Critical Needs in Influenza: Better Options, Improving Hesitancy

Video

An executive with Seqirus discusses the company's work to address age-related flu severity risks.

The burdens of influenza have been as well-defined as any medical risk to emerge in the last century, but there’s still much progress to be made in addressing the key risk factors that drive its impact on the US. Namely, investigators are continually seeking resolutions to age-related severity risks, as well as vaccine hesitancy.

In the second segment of an interview with HCPLive, Roberta Duncan, Vice President of Seqirus and Project Lead of the mRNA Program, discussed these 2 issues and how her team at the major influenza vaccine developing company combats them uniquely. On the clinical end, advances in adjuvant flu vaccine candidates have provided Seqirus is increasingly effective capability in providing better flu immunity in the most at-risk age groups.

“As we get older, we experience immunosenescence, which means our immune system sort of ages and doesn’t quite provide the great protection it had when we were younger,” Duncan explained. “So the greatest at-risk populations are the very young, the very old, and those with risk factors across the age spectrum.”

These are the populations at front of mind in most strategies targeting the advancement of vaccine capability.

“That’s our standard,” Duncan said. “Any other vaccines that come out of our pipeline, we are actively looking at what are those populations that need to be protected, and what that technology brings to better protection.”

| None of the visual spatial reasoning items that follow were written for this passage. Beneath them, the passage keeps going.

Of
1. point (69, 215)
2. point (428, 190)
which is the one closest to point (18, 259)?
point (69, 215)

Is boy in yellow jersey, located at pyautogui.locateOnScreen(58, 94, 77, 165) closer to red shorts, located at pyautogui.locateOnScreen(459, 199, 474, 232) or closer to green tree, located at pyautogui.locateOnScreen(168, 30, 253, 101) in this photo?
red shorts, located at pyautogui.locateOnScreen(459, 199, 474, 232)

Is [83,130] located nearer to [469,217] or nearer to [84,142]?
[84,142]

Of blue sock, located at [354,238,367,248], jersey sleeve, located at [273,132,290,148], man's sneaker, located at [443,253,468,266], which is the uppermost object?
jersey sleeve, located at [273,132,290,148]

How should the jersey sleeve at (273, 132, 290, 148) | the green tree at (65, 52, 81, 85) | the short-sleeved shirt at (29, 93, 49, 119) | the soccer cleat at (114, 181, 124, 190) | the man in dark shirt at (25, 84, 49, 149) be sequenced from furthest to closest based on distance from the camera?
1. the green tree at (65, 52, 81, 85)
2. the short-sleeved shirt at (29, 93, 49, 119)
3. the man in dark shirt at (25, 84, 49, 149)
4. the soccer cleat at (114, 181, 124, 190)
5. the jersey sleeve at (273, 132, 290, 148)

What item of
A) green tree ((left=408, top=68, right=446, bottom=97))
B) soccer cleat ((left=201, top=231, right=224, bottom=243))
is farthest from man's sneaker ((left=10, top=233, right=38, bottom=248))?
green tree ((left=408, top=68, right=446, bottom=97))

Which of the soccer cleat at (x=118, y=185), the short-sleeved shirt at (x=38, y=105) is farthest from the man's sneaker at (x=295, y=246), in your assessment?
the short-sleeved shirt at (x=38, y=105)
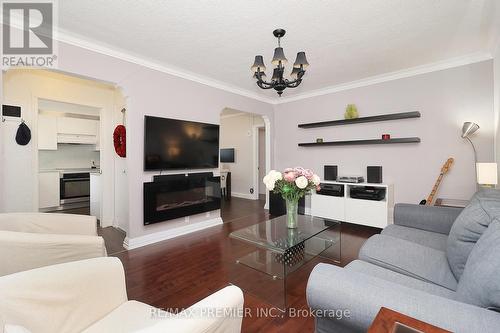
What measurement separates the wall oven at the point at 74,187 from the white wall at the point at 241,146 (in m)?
3.74

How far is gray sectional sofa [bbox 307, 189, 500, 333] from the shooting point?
0.83m

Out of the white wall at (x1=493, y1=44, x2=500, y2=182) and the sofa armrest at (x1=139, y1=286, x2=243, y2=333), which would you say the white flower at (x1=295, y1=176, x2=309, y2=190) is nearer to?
the sofa armrest at (x1=139, y1=286, x2=243, y2=333)

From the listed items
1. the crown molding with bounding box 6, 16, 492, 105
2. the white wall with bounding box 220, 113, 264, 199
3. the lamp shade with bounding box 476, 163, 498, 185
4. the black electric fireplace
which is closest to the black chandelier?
the crown molding with bounding box 6, 16, 492, 105

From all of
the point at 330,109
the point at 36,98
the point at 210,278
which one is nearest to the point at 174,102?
the point at 36,98

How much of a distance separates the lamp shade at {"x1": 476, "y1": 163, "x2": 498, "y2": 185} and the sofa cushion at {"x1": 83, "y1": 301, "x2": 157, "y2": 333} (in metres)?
3.23

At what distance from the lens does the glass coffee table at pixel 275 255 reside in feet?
6.59

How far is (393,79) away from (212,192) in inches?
140

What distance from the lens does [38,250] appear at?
4.80 ft

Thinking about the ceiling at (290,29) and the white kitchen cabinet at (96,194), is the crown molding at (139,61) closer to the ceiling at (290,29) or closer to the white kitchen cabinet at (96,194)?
the ceiling at (290,29)

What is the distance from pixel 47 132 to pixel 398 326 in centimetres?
637

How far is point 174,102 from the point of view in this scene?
3500mm

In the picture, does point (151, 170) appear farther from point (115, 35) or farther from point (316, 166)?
point (316, 166)

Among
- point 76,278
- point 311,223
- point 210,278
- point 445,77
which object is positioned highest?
point 445,77

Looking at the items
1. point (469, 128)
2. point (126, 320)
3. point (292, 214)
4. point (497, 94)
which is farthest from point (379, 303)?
point (497, 94)
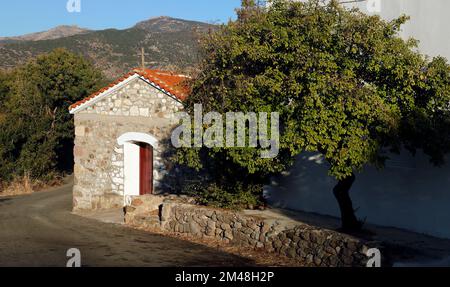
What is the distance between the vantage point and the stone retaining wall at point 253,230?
9.42 metres

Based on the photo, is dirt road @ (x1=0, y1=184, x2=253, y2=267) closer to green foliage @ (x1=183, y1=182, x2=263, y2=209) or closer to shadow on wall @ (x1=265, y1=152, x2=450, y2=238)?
green foliage @ (x1=183, y1=182, x2=263, y2=209)

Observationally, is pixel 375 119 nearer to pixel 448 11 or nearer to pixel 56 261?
pixel 448 11

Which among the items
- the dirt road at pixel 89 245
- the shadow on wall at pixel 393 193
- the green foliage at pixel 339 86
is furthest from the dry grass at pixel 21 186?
the green foliage at pixel 339 86

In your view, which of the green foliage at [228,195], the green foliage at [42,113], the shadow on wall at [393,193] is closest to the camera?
the shadow on wall at [393,193]

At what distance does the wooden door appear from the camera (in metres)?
16.9

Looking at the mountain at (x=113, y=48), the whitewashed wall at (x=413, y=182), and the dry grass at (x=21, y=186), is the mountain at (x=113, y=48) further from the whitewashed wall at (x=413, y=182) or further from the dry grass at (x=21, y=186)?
the whitewashed wall at (x=413, y=182)

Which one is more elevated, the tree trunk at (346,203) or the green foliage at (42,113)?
the green foliage at (42,113)

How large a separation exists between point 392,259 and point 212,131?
4.12 metres

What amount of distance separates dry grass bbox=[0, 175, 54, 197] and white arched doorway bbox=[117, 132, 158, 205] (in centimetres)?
813

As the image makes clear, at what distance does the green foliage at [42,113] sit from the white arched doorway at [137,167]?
8.68m

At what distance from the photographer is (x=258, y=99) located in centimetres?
1027

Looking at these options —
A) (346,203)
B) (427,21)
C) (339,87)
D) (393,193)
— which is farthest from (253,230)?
(427,21)

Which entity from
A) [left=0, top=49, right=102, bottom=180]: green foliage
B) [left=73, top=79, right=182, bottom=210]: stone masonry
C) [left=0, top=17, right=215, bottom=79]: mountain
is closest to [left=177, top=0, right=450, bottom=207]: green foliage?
[left=73, top=79, right=182, bottom=210]: stone masonry

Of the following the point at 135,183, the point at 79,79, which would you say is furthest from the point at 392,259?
the point at 79,79
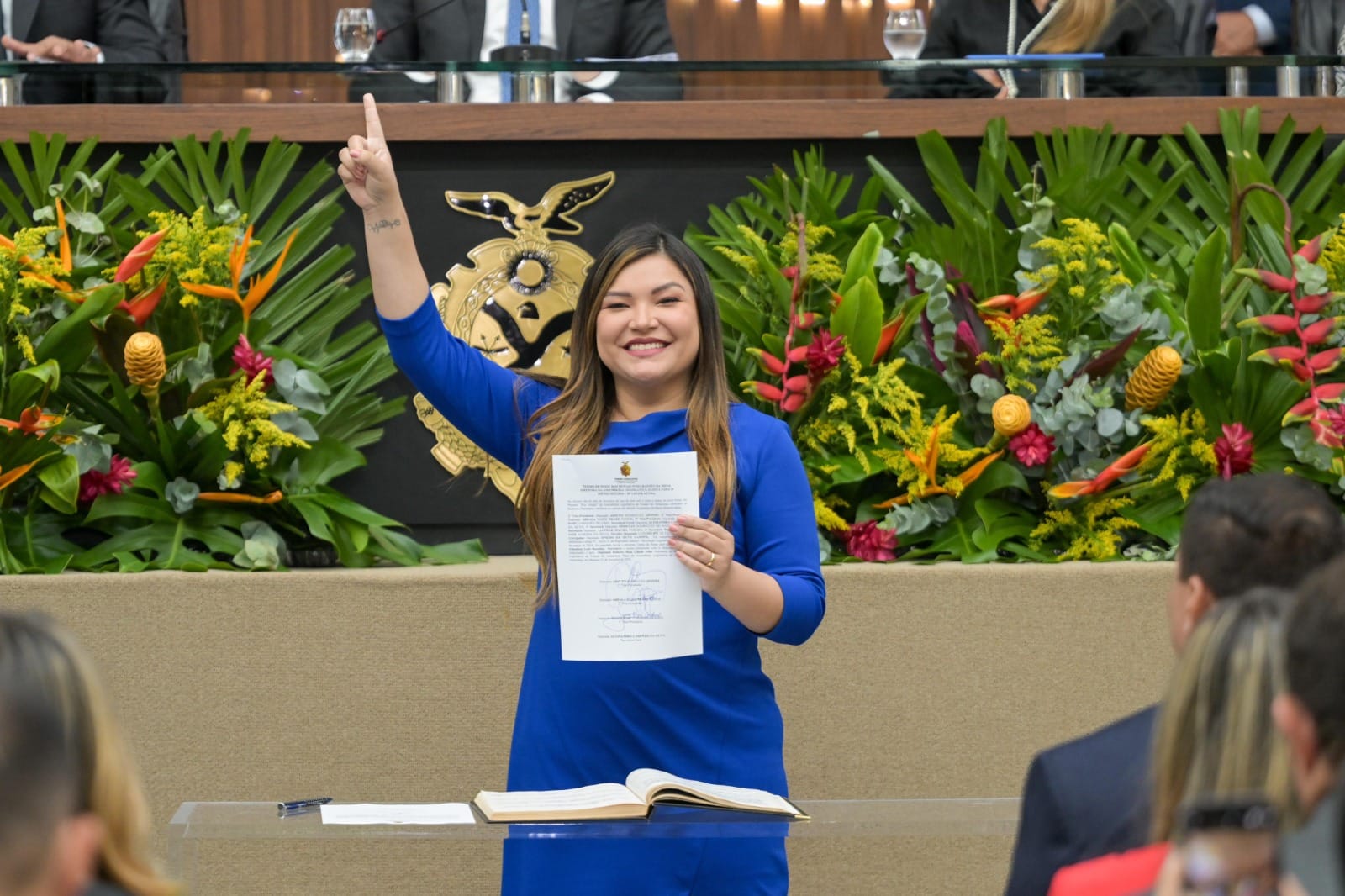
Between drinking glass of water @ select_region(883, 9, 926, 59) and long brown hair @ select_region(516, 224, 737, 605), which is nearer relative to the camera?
long brown hair @ select_region(516, 224, 737, 605)

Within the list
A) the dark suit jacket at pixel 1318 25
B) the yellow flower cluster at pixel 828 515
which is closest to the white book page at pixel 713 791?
the yellow flower cluster at pixel 828 515

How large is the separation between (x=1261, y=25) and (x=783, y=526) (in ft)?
8.90

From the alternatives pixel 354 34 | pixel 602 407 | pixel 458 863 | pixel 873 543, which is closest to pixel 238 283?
pixel 354 34

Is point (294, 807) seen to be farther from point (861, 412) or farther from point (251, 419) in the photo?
point (861, 412)

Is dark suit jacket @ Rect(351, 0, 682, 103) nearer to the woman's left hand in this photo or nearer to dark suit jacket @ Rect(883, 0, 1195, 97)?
dark suit jacket @ Rect(883, 0, 1195, 97)

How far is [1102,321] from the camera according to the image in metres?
2.89

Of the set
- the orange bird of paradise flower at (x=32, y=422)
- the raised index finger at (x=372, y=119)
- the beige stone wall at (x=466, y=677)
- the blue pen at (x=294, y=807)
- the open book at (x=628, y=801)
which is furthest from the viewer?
the beige stone wall at (x=466, y=677)

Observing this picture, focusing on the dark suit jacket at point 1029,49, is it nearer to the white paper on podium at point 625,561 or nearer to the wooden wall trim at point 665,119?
the wooden wall trim at point 665,119

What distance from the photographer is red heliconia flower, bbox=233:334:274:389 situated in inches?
110

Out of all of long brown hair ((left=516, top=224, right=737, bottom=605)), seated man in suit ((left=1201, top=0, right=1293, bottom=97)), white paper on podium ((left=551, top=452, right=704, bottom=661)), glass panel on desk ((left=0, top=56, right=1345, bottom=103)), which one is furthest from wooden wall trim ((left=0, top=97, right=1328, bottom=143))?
white paper on podium ((left=551, top=452, right=704, bottom=661))

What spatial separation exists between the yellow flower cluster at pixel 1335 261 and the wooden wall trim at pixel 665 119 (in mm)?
303

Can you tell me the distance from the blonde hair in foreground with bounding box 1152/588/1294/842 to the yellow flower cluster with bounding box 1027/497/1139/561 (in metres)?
1.76

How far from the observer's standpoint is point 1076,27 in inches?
127

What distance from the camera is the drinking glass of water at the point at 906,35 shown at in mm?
3203
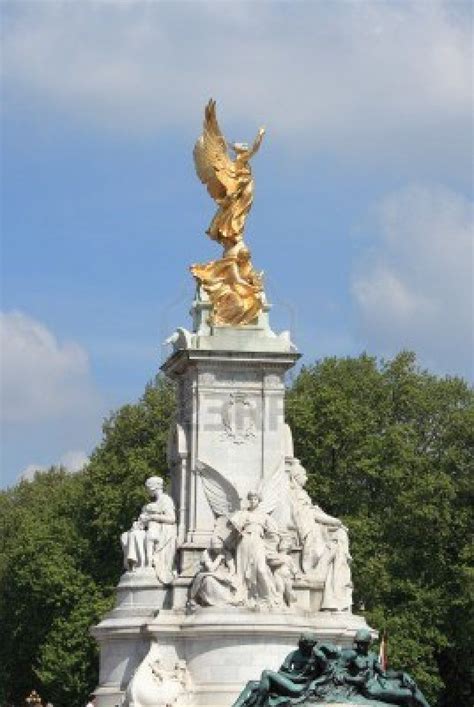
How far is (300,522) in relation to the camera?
42938 millimetres

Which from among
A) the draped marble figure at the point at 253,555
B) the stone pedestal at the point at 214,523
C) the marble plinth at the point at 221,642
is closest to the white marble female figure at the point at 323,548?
the stone pedestal at the point at 214,523

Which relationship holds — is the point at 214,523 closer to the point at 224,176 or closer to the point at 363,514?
the point at 224,176

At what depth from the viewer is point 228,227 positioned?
4431cm

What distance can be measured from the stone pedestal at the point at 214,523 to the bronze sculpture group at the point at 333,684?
1243 cm

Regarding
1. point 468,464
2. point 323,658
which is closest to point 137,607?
point 323,658

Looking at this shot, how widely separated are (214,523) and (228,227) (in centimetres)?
617

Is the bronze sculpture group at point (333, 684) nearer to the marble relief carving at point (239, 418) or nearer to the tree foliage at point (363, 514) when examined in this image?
the marble relief carving at point (239, 418)

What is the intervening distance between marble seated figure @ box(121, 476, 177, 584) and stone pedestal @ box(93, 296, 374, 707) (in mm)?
181

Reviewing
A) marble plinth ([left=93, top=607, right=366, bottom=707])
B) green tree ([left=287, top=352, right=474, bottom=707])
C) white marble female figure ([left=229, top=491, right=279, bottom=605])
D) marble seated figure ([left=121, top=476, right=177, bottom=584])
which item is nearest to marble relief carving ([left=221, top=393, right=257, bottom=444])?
marble seated figure ([left=121, top=476, right=177, bottom=584])

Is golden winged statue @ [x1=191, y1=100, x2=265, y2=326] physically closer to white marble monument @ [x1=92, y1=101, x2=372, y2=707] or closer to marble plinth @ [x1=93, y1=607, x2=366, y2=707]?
white marble monument @ [x1=92, y1=101, x2=372, y2=707]

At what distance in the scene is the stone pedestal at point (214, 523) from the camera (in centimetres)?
4031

Duncan also discussed the need for continued work against vaccine hesitancy—both at the clinician and industry levels—as the pandemic has brought on a greater rate of Americans concerned about the benefit-risk profile of beneficial vaccines including the annual flu shot.

“I think what happened in COVID is it just heightened the sense of ‘What are we doing, and how did we get there?’” Duncan said. “There’s efforts that are really rooted in education…getting into communities and educating them and talking about the value of the vaccines, and also teaching them the language to understand the differences between vaccines and their safety profiles.”